1) Technically switching between Advantage and Medigap is allowed. However you are only guaranteed Medigap issue rights when you are either first eligible for Medicare (ie. 65) or you're going off employer insurance. Otherwise you are subject to medical underwriting. So if you're switching from Advantage to Medigap because of a newly diagnosed serious ailment, chances are you won't be issued a policy. Advantage plans never require medical underwriting. 2) COBRA does not affect Medicare before age 65. There is no continuous coverage requirement with Medicare when you turn 65. You are eligible for Medigap as long as you have Part B.
Thank you, FE!Thank you, Kim!
Dear AK - two excellent questions.First of all, I strongly suggest you call Medicare and ask your questions and get accurate, detailed answers: 800-633-4227Having said that, from my reporting, I understand that it's more difficult to switch from Advantage back to Medigap (than vice versa).And here's why, according to the federal government: when you sign up for Medicare, "you can buy any Medigap policy sold in your state, even if you have health problems. ... After this enrollment period, you may not be able to buy a Medigap policy.
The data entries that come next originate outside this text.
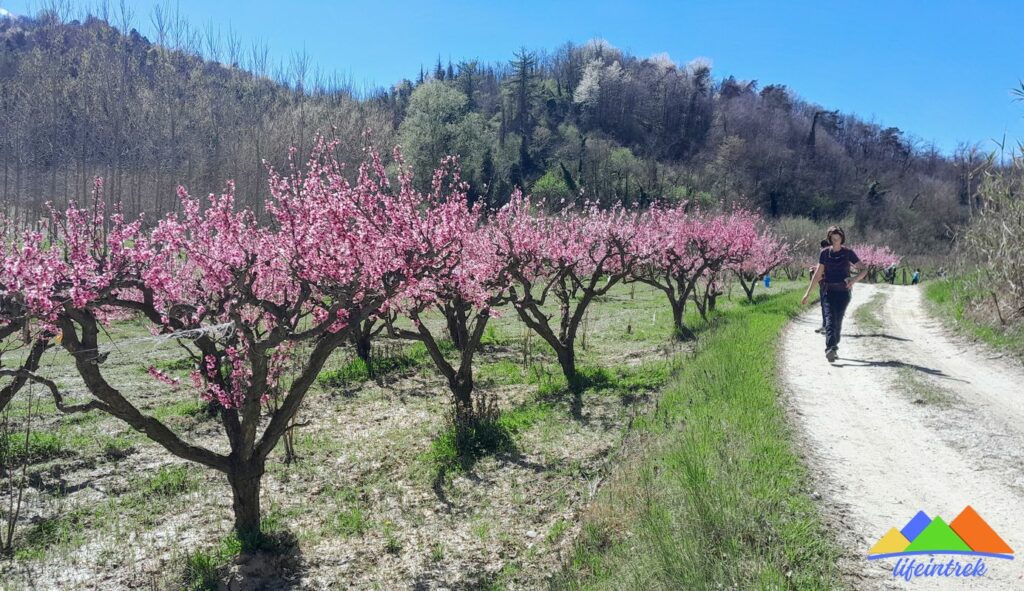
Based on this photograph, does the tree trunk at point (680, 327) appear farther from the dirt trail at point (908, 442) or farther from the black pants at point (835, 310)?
the black pants at point (835, 310)

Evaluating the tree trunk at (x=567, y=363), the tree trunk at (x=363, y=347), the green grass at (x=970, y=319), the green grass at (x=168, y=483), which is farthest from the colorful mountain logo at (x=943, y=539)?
the tree trunk at (x=363, y=347)

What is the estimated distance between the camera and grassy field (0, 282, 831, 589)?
17.3 feet

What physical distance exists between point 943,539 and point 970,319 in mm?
12299

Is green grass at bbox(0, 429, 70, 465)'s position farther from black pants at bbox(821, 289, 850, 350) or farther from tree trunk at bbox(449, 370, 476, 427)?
black pants at bbox(821, 289, 850, 350)

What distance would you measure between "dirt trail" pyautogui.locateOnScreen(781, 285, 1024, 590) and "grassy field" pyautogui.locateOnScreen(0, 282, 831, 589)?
383mm

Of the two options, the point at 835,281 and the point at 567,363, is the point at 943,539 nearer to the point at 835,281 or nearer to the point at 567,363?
the point at 835,281

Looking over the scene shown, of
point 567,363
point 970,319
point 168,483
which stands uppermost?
point 970,319

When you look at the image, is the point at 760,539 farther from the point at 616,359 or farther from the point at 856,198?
the point at 856,198

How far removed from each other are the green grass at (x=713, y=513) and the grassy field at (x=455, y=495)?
0.02 metres

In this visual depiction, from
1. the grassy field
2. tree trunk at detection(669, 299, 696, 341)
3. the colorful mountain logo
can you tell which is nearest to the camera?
the colorful mountain logo

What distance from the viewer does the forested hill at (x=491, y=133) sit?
41.4 meters

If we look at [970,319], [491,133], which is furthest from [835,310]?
[491,133]

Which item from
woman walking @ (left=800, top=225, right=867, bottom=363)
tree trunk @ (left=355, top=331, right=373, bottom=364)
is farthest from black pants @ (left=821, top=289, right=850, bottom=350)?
tree trunk @ (left=355, top=331, right=373, bottom=364)

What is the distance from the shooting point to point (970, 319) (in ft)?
45.9
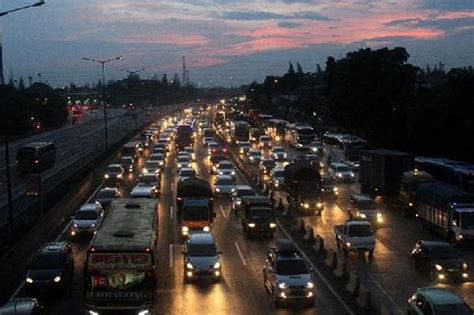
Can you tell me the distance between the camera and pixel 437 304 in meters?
18.7

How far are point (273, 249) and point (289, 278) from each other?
2.62 m

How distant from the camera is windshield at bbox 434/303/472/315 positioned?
60.6 feet

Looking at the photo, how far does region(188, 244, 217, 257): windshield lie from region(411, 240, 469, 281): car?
7.55 meters

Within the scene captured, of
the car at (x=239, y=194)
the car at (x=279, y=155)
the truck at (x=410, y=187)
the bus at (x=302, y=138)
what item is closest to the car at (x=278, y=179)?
the car at (x=239, y=194)

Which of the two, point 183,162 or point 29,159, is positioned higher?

If you're able to buy one, it may cost more due to past or present health problems."Here's the link and good luck! https://www.medicare.gov/supplements-other-insurance/when-can-i-buy-medigap
You only mentioned Advantage HMO plans. I have a Medicare PPO Advantage Plan in NJ. I can visit any doctor in the USA – not just in NJ. I use an ocular specialist at Wills Eye Clinic in Philadelphia. I have been to Cleveland Clinic. My plan provides some limited coverage out of the country as well. The only limitation is that they only have the Hackensack Meridian Hospital system as their main place.This coverage including drug and dental teeth cleaning is also totally free from monthly charge. I pay a $20 copay for every specialist I visit. My primary care doctor visits are at no charge. I have had other Advantage Plans, but none nearly as good. I have been on an Advantage Plan for about 14 years after I dropped the $4000 annual Medigap plus $400 drug supplement. I figure I am almost $60,000 ahead and my Advantage Plan is way more flexible than the Medigap policies. Local doctors luv my plan provider.